→ Exercise instructions:
A precise reproduction of every record below is needed, minus the pictures.

→ Stored data entries:
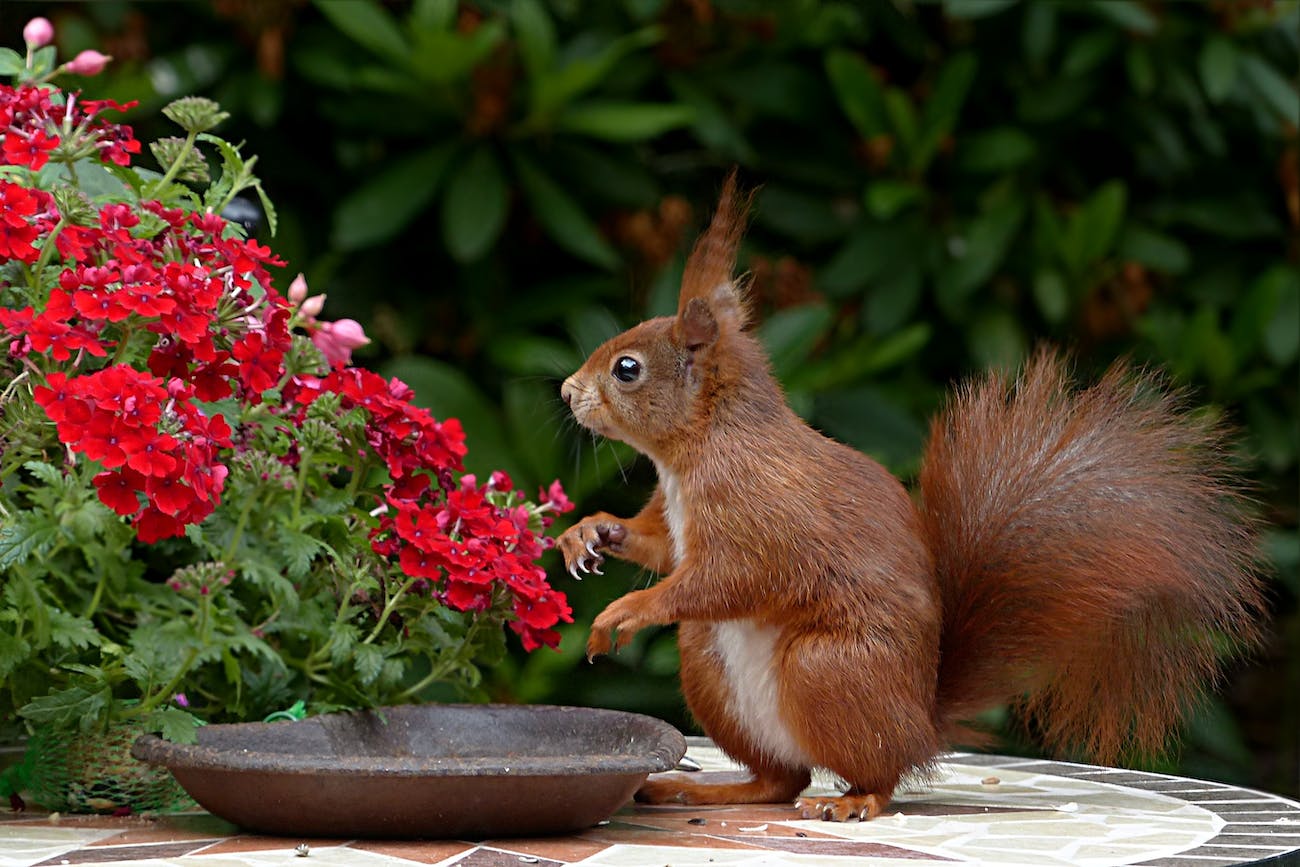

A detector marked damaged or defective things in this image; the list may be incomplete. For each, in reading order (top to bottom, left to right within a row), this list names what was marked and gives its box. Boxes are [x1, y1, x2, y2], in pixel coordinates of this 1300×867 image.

rusty metal dish [131, 707, 686, 842]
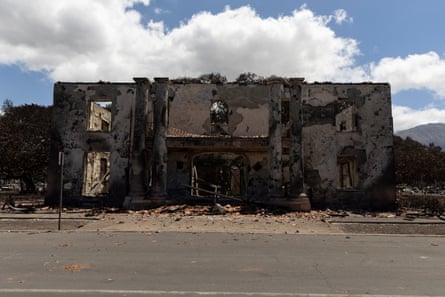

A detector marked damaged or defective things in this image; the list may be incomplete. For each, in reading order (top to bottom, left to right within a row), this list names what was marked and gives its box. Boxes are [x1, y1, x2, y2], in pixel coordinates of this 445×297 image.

burned building ruin [47, 77, 396, 209]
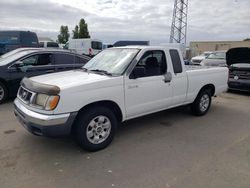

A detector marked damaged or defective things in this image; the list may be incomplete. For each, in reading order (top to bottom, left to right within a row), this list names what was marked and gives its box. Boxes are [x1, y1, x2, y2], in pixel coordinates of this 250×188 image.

cracked asphalt [0, 91, 250, 188]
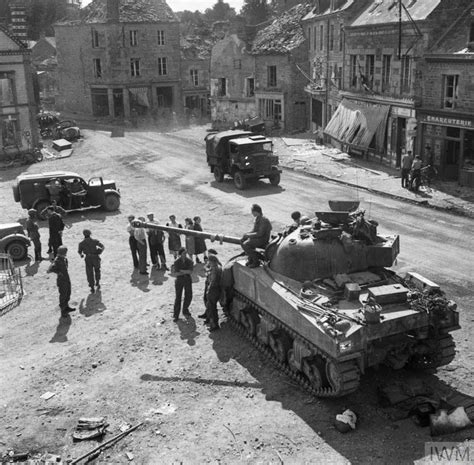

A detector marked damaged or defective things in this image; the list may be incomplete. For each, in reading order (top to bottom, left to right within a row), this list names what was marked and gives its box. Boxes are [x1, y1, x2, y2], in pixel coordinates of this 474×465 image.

building with broken roof [0, 24, 39, 154]
building with broken roof [54, 0, 181, 121]
damaged building [54, 0, 181, 121]
building with broken roof [302, 0, 372, 143]
building with broken roof [324, 0, 472, 169]
building with broken roof [418, 4, 474, 185]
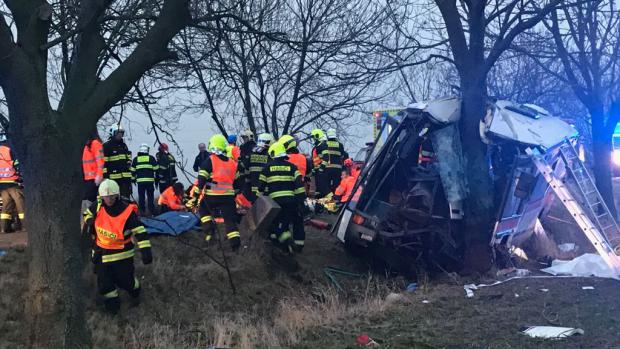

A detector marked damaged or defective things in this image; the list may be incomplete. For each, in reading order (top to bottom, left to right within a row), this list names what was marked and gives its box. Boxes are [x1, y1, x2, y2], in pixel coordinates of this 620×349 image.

crushed vehicle cabin [334, 96, 620, 276]
overturned vehicle [336, 96, 620, 274]
crashed bus [336, 97, 620, 274]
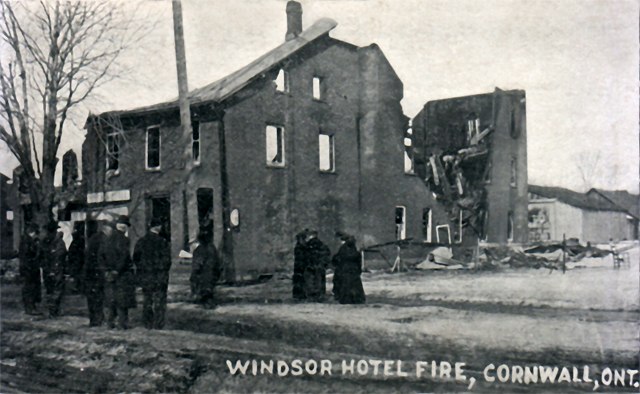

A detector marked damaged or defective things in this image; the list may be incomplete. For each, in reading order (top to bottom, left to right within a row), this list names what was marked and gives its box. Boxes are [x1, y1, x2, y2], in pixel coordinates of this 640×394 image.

broken roofline [86, 17, 344, 125]
burned brick building [80, 3, 528, 280]
burned brick building [410, 87, 528, 245]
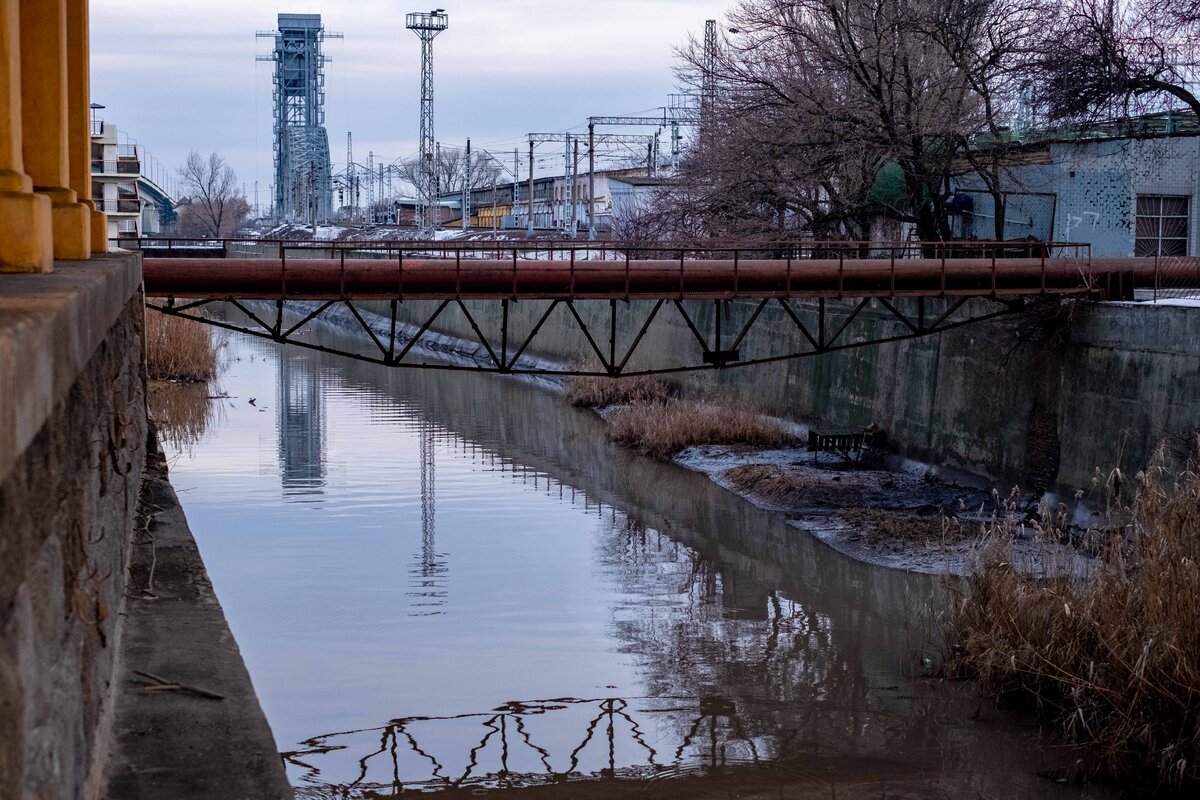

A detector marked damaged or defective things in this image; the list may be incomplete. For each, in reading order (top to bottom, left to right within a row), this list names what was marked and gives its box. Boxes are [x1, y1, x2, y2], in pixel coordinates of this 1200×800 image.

rusty pipeline bridge [136, 236, 1192, 376]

→ Response:
A detector marked damaged or defective things in this image; the list may be incomplete. For each, in reading order (top to bottom, left to right within a row), this list names what was marked and gives its box. Boxes are [x1, y1, x2, y2], in pixel coordinates of this 1300×867 image.

rusty metal dish [131, 707, 686, 842]

A detector marked damaged or defective things in this image; the list may be incomplete. For each, in reading order (top to bottom, left to right within a row), this list names what was marked and gives its box. Boxes are [x1, y1, x2, y2], in pixel coordinates of this 445×297 image.

burned building ruin [47, 77, 396, 209]

A detector marked damaged or defective things in this image; the list may be incomplete. For each, in reading order (top to bottom, left to right within a row), this list names what was marked and gives its box. Boxes are [x1, y1, x2, y2], in pixel coordinates of this 250×188 image.

cracked asphalt [0, 91, 250, 188]

A detector marked damaged or defective things in this image; the list may be incomplete. For each, in reading order (top to bottom, left to right within a row), this list names what was marked and gives its box. Boxes are [x1, y1, x2, y2], in pixel coordinates of this 474×465 image.

building with broken roof [0, 24, 39, 154]
building with broken roof [54, 0, 181, 121]
damaged building [54, 0, 181, 121]
building with broken roof [302, 0, 372, 143]
building with broken roof [324, 0, 472, 169]
building with broken roof [418, 4, 474, 185]

A detector marked damaged or defective things in this image; the list may be incomplete. For each, in reading order (top to bottom, left to right within a row), this list names what was marked and gives its box. Boxes are [x1, y1, x2, y2], in pixel coordinates of this 620×349 image.

crushed vehicle cabin [334, 96, 620, 276]
overturned vehicle [336, 96, 620, 274]
crashed bus [336, 97, 620, 274]

A detector marked damaged or defective things in this image; the list may be incomplete. For each, in reading order (top to bottom, left to right within a row), this list names what was marked and gives its box. Boxes are [x1, y1, x2, y2], in pixel coordinates of this 640×394 image.

broken roofline [86, 17, 344, 125]
burned brick building [80, 3, 528, 280]
burned brick building [410, 87, 528, 245]

A detector marked damaged or defective things in this image; the list may be incomplete. For each, in reading order (top to bottom, left to right within a row), this list names what was marked and gives its box. Boxes are [x1, y1, x2, y2], in pixel coordinates of this 1200×800 image.

rusty pipeline bridge [136, 236, 1192, 376]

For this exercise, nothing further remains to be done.